Data for this exercise:

__________________________________________________

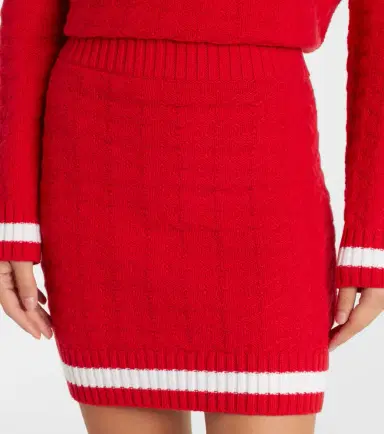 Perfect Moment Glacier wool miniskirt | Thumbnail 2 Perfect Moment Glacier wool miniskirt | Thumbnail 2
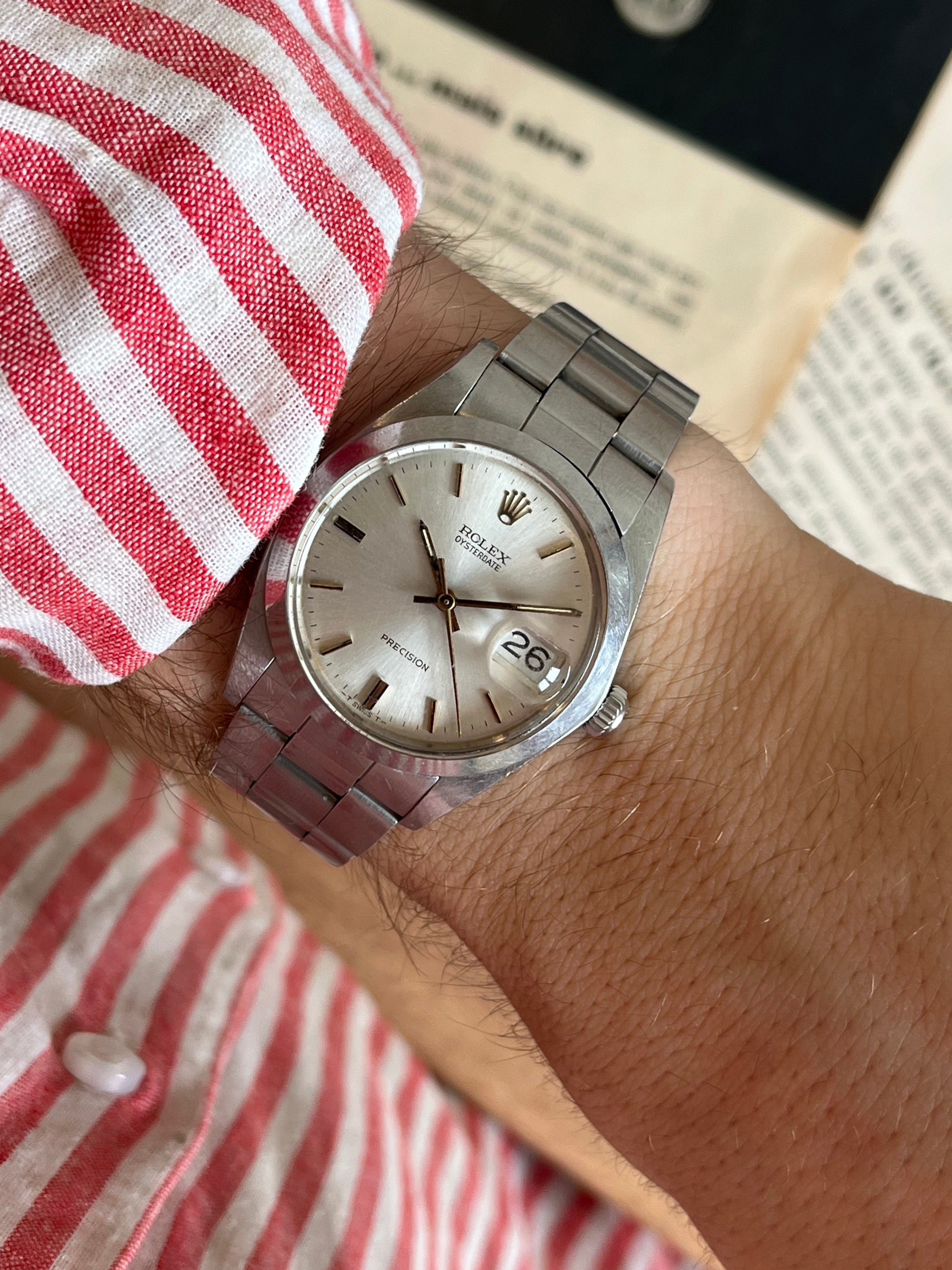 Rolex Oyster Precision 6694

__________________________________________________

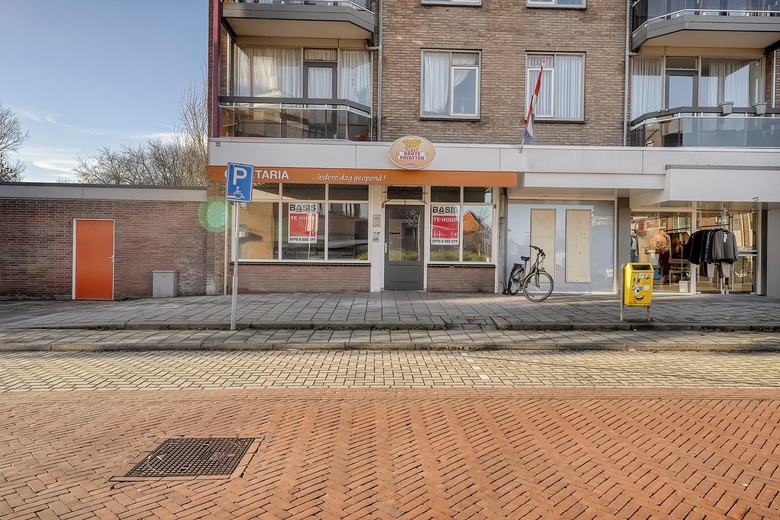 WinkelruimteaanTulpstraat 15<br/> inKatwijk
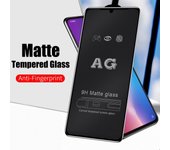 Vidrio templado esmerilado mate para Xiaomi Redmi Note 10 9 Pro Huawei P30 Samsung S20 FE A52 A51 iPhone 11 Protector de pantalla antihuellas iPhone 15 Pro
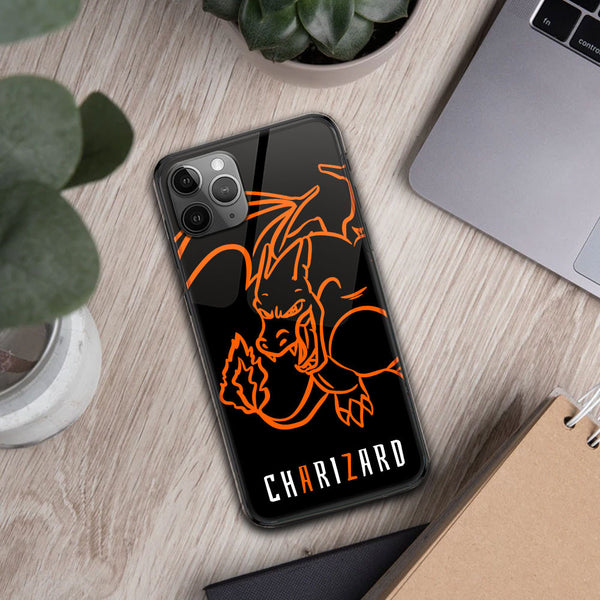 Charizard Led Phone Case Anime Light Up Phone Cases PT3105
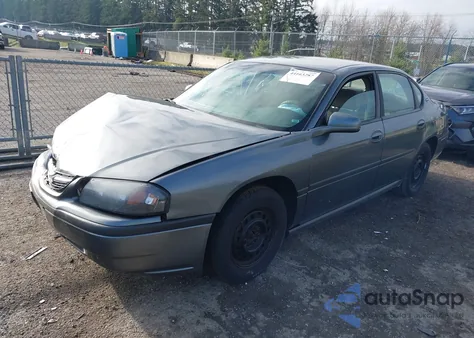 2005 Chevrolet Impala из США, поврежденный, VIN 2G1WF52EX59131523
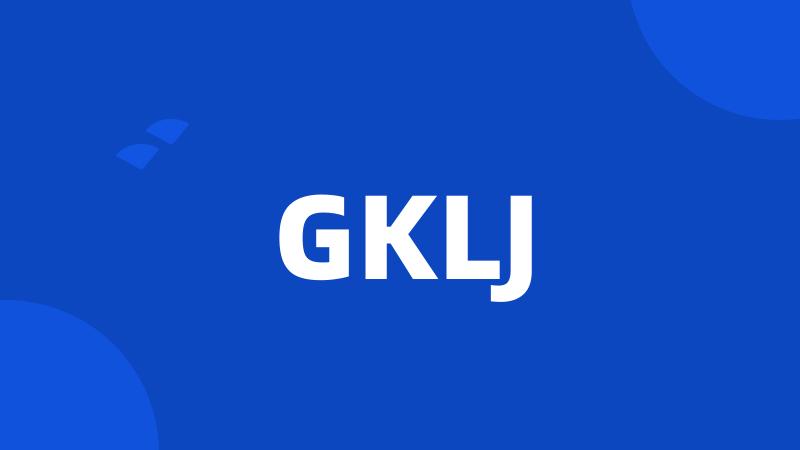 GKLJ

__________________________________________________

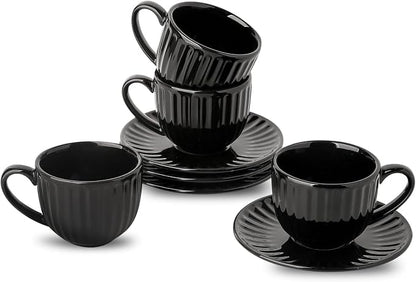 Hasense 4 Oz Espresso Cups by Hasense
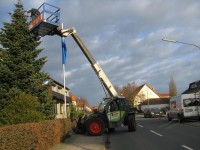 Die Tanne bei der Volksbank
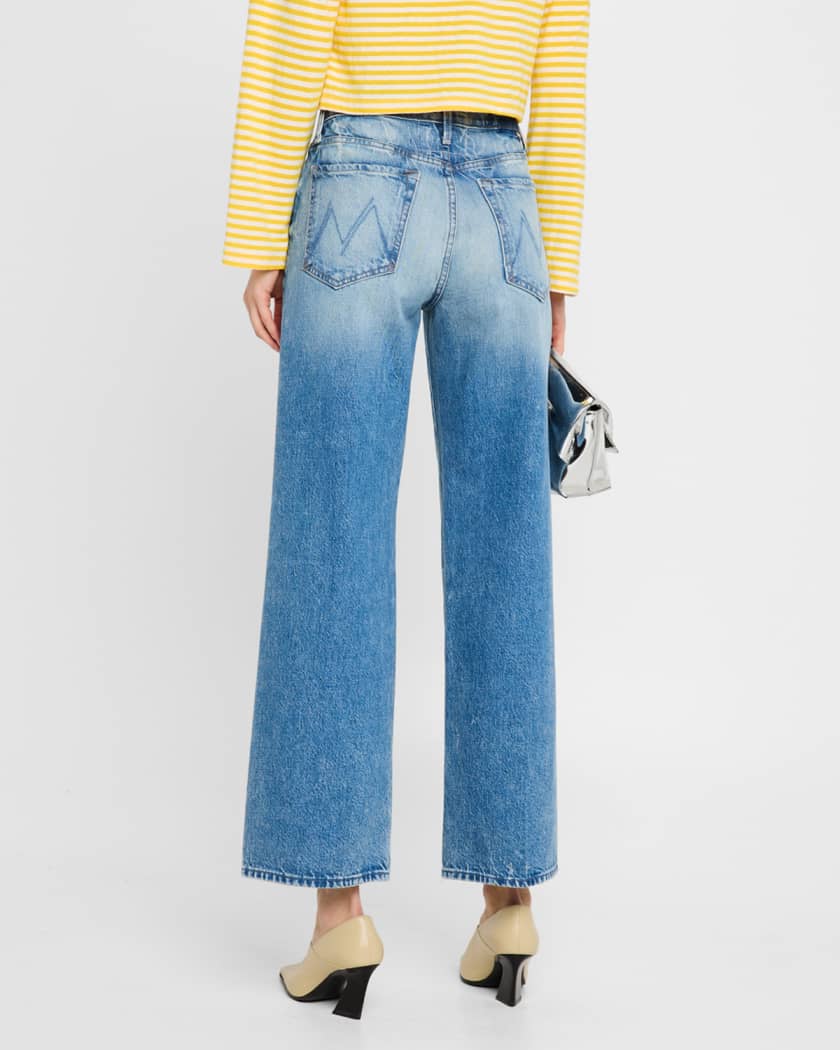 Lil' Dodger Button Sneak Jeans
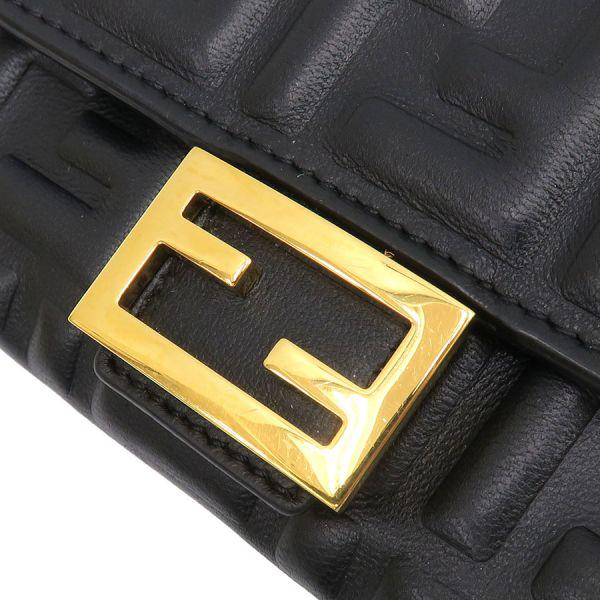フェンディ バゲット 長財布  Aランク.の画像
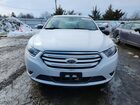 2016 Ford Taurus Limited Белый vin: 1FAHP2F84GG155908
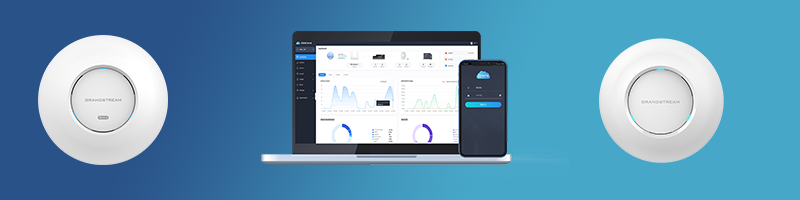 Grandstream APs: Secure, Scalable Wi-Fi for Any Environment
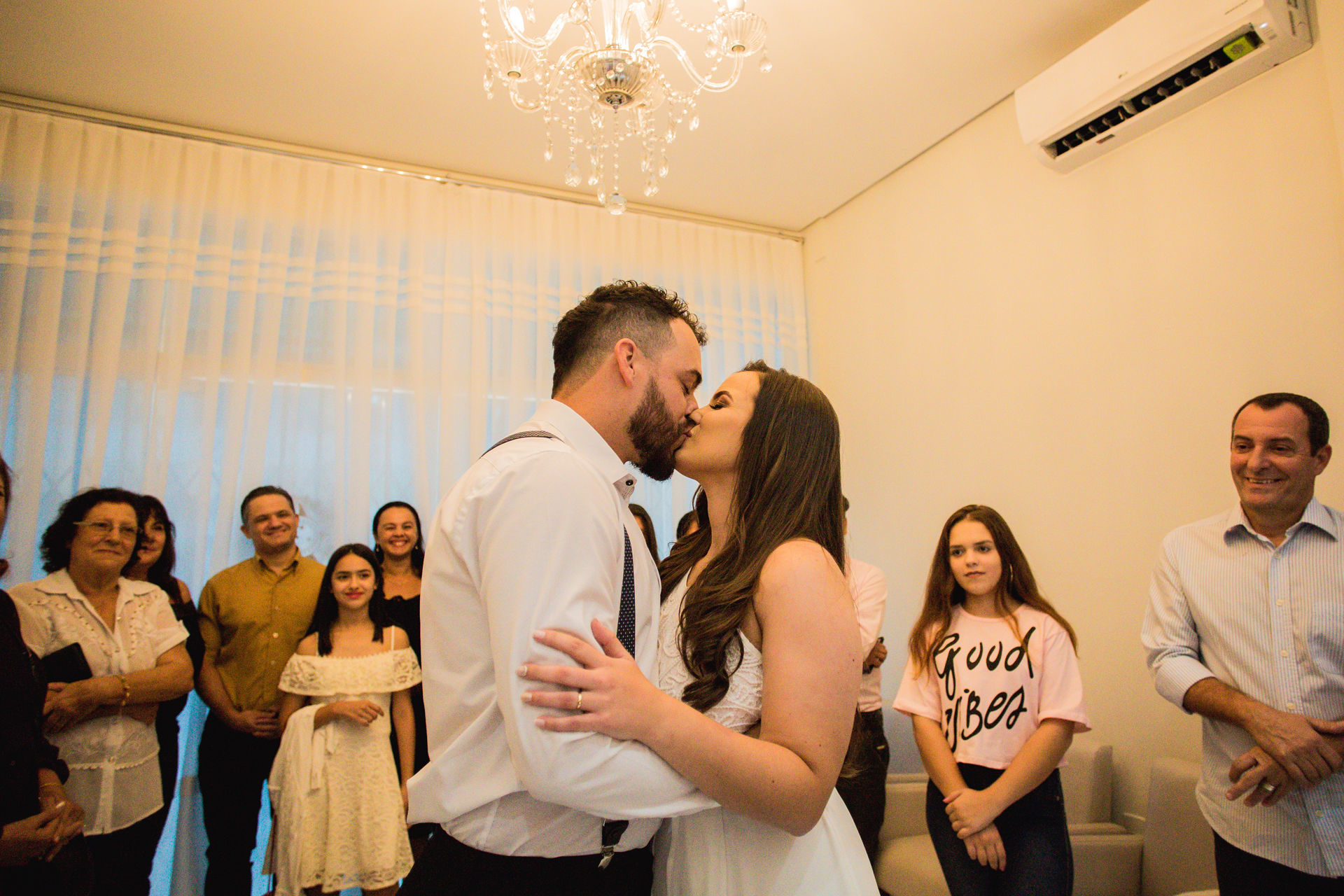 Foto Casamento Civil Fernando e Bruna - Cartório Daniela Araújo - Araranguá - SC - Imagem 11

__________________________________________________

Copy the records above word for word, from the line containing "Hasense 4 Oz Espresso Cups by Hasense" through the line containing "Foto Casamento Civil", including both of those lines, and leave out the pictures.

 Hasense 4 Oz Espresso Cups by Hasense
 Die Tanne bei der Volksbank
 Lil' Dodger Button Sneak Jeans
フェンディ バゲット 長財布  Aランク.の画像
 2016 Ford Taurus Limited Белый vin: 1FAHP2F84GG155908
 Grandstream APs: Secure, Scalable Wi-Fi for Any Environment
 Foto Casamento Civil Fernando e Bruna - Cartório Daniela Araújo - Araranguá - SC - Imagem 11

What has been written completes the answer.